Testo fornito
......
Songye / Basonje (RDC, ex Zaire)

I Songye sono un popolo bantu dell'Africa centrale stabilitosi nel sud-est della Repubblica Democratica del Congo, nel distretto di Kabinda vicino al fiume Lomami. Secondo le fonti, ci sono diverse varianti di nome: Basengele, Basonge, Basongo, Basongye, Bassonge, Bayembe, Kisongye, Sengele, Songe, Songhe, Songyes, Wasonga, Yembe …
Hanno stretti legami con Luba con i quali condividono antenati mitici. Originariamente facevano parte del regno Luba ma i dissensi politici hanno spinto ad una serie di migrazioni che li hanno portati fuori dalle loro aree geografiche di dominio. 
Famosi per le loro produzioni artistiche, e in particolare per le loro famose maschere a strisce "Bifwebe", e per i feticci "Nkishi", i Songye sono un gruppo patriarcale e si distinguono per un sistema politico originale.
La società Songyé è composta da una ventina di capi indipendenti che condividono un'organizzazione politica basata sulla condivisione del potere: dopo alcuni anni di esercizio, il titolare di un incarico politico lascia il posto al suo successore, scelto da un altro gruppo di parentela, in modo tale che nel tempo i diversi gruppi di parentela possano avere pari accesso al potere, eliminando così la possibilità di una concentrazione del potere nelle mani di un unico gruppo parentale che porterebbe inevitabilmente a dei conflitti all'interno della società.
......
Righe del dataset
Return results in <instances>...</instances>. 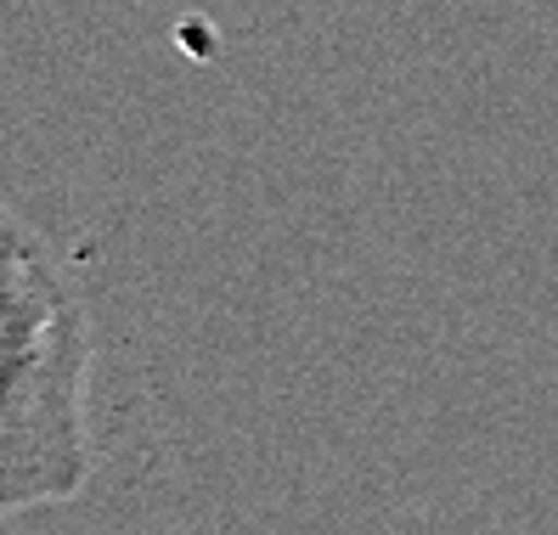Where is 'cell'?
Segmentation results:
<instances>
[{
    "label": "cell",
    "mask_w": 558,
    "mask_h": 535,
    "mask_svg": "<svg viewBox=\"0 0 558 535\" xmlns=\"http://www.w3.org/2000/svg\"><path fill=\"white\" fill-rule=\"evenodd\" d=\"M90 327L51 254L0 220V519L90 485Z\"/></svg>",
    "instance_id": "cell-1"
},
{
    "label": "cell",
    "mask_w": 558,
    "mask_h": 535,
    "mask_svg": "<svg viewBox=\"0 0 558 535\" xmlns=\"http://www.w3.org/2000/svg\"><path fill=\"white\" fill-rule=\"evenodd\" d=\"M0 220H12V215H7V204H0Z\"/></svg>",
    "instance_id": "cell-2"
}]
</instances>
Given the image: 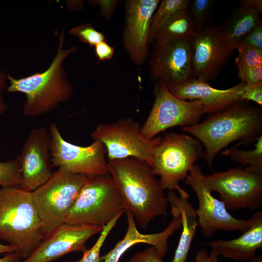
......
Compiti da svolgere
A. Traduci in inglese questa frase del testo sui Songye: "Originariamente facevano parte del regno Luba ma i dissensi politici hanno spinto ad una serie di migrazioni che li hanno portati fuori dalle loro aree geografiche di dominio."
B. Riformula come elenco puntato il paragrafo del testo sui Songye che inizia con "La società Songyé è composta", conservandone i fatti principali.
C. Ripeti il brano del testo sui Songye che comincia con "I Songye sono un popolo" e prosegue fino a "sistema politico originale.".
Le righe sono tratte da un'altra fonte.

Risultati finali
A. Originally they were part of the Luba kingdom, but political disagreements led to a series of migrations that took them out of their geographic areas of dominance.

B.
- La società Songye è formata da una ventina di capi indipendenti.
- La loro organizzazione politica si basa sulla condivisione del potere.
- Dopo alcuni anni di esercizio, chi ricopre un incarico politico cede il posto a un successore scelto da un altro gruppo di parentela.
- Così, nel tempo, i diversi gruppi di parentela hanno pari accesso al potere.
- Si evita che il potere si concentri nelle mani di un unico gruppo, cosa che porterebbe a conflitti interni.

C.
I Songye sono un popolo bantu dell'Africa centrale stabilitosi nel sud-est della Repubblica Democratica del Congo, nel distretto di Kabinda vicino al fiume Lomami. Secondo le fonti, ci sono diverse varianti di nome: Basengele, Basonge, Basongo, Basongye, Bassonge, Bayembe, Kisongye, Sengele, Songe, Songhe, Songyes, Wasonga, Yembe …
Hanno stretti legami con Luba con i quali condividono antenati mitici. Originariamente facevano parte del regno Luba ma i dissensi politici hanno spinto ad una serie di migrazioni che li hanno portati fuori dalle loro aree geografiche di dominio. 
Famosi per le loro produzioni artistiche, e in particolare per le loro famose maschere a strisce "Bifwebe", e per i feticci "Nkishi", i Songye sono un gruppo patriarcale e si distinguono per un sistema politico originale.